REQUIRED TASK:
Copy exactly the lines from the "Which would you say, of" line to the end, both included, and nothing else.

RECORDS FOR THE TASK:

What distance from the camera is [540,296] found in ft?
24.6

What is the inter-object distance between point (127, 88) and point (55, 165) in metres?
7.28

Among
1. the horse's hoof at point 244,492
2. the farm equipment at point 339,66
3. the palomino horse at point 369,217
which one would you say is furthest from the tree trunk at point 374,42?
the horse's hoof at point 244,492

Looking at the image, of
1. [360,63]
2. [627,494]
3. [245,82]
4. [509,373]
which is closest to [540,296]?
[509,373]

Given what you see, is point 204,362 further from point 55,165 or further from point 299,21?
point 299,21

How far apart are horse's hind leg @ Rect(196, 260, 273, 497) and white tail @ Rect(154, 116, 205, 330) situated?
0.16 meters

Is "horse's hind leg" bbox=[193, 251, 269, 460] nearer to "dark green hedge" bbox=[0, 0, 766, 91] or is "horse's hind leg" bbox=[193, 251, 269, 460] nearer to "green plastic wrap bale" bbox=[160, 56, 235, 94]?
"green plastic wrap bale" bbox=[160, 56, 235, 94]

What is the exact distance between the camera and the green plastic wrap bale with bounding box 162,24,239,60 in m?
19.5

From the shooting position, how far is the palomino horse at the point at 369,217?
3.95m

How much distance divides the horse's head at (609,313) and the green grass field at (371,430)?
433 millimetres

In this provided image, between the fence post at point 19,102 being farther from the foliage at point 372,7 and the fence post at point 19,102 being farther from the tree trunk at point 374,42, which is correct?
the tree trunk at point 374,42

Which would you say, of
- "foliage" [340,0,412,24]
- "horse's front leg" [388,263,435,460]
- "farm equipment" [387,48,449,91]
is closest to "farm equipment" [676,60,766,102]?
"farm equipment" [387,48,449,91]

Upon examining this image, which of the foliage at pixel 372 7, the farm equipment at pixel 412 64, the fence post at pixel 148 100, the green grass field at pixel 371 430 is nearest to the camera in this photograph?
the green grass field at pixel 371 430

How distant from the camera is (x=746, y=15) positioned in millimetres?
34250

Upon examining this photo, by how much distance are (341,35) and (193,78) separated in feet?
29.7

TASK OUTPUT:
Which would you say, of
- "foliage" [340,0,412,24]
- "horse's front leg" [388,263,435,460]
- "farm equipment" [387,48,449,91]
is closest to "farm equipment" [676,60,766,102]?
"farm equipment" [387,48,449,91]

Upon examining this image, which of the foliage at pixel 372 7, the farm equipment at pixel 412 64, the fence post at pixel 148 100, the green grass field at pixel 371 430 is nearest to the camera in this photograph?
the green grass field at pixel 371 430

How distant from the camera is (x=746, y=15) positioned in millimetres?
34250

Upon examining this photo, by how much distance are (341,35) and (193,78) separated in feet?
29.7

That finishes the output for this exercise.